Also, the idea that that situation is unfair relies entirely on the idea that we own our ideas and have a right to secure (future, hypothetical) profit from them. So you're essentially begging the question.

You're also relying on a premise that, when drawn out, seems fundamentally absurd to me: that you should own not just the money you earn, but the rights to any money you might earn in the future, had someone not done something that caused unrelated others to never have paid you. If you extend that logic, any kind of competition is wrong!


let's have another though experiment:

there are two programmers. first is very talented technically, but weak at negotiations, so he earns median pay. second is average technically, but very good at negotiations, and he earns much better.

is it fair?

life is not fair.


Surely one easily see that the second programmer didn't take the first programmer talent (or his knowledge) and claimed it as their own...


Engineers man… of all the problems we see today, giving real power to engineers is probably a root cause of many.


In China, engineers hold the most power, yet the country prospers. I don't think the problem is giving engineers power, rather a cultural thing. In china there is a general feeling of contributing towards the society, in the US everyone is trying to screw over each-other, for political or monetary reasons.


I am.


Absolutely. As any logical person should be.


This is obviously false on the face of it. Let’s say I have a patent, song, or a book that that I receive large royalty payments for. It would obviously not be logical for me be in favor of abolishing something that’s beneficial to me.

Declaring that your side has a monopoly on logic is rarely helpful.


Either by democracy (more consumers than produces), or ethically (thoughts and intellect are not property), it's logical. I guess it is not logical for someone who makes money with it today.


> Pre-training is, actually, our collective gift

I feel like this wording isn't great when there are many impactful open source programmers who have explicitly stated that they don't want their code used to train these models and licensed their work in a world where LLMs didn't exist. It wasn't their "gift", it was unwillingly taken from them.

> I'm a programmer, and I use automatic programming. The code I generate in this way is mine. My code, my output, my production. I, and you, can be proud.

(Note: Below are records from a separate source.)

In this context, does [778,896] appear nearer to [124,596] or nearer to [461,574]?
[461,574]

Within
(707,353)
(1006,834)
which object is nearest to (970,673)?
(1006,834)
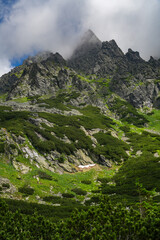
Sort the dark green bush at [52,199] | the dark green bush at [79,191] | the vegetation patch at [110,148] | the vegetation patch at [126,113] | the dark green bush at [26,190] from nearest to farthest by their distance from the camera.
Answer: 1. the dark green bush at [52,199]
2. the dark green bush at [26,190]
3. the dark green bush at [79,191]
4. the vegetation patch at [110,148]
5. the vegetation patch at [126,113]

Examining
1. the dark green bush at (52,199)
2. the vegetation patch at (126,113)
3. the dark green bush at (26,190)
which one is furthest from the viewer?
the vegetation patch at (126,113)

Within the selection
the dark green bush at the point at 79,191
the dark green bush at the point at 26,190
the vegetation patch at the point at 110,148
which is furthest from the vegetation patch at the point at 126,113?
the dark green bush at the point at 26,190

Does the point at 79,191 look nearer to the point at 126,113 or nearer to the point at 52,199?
the point at 52,199

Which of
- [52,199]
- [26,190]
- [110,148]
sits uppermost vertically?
[26,190]

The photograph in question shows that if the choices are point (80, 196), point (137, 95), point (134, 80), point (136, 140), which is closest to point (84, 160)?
point (80, 196)

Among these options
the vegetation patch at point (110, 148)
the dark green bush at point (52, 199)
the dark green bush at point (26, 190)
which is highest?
the dark green bush at point (26, 190)

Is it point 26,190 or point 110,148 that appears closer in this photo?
point 26,190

I've seen LLMs generate code that I have immediately recognized as being copied a from a book or technical blog post I've read before (e.g. exact same semantics, very similar comment structure and variable names). Even if not legally required, crediting where you got ideas and code from is the least you can do. While LLMs just launder code as completely your own.


> I feel like this wording isn't great when there are many impactful open source programmers who have explicitly stated that they don't want their code used to train these models

That’s been the fate of many creators since the dawn of time. Kafka explicitly stated that he wanted his works to be burned after his death. So when you’re reading about Gregor’s awkward interactions with his sister, you’re literally consuming the private thoughts of a stranger who stated plainly that he didn’t want them shared with anyone.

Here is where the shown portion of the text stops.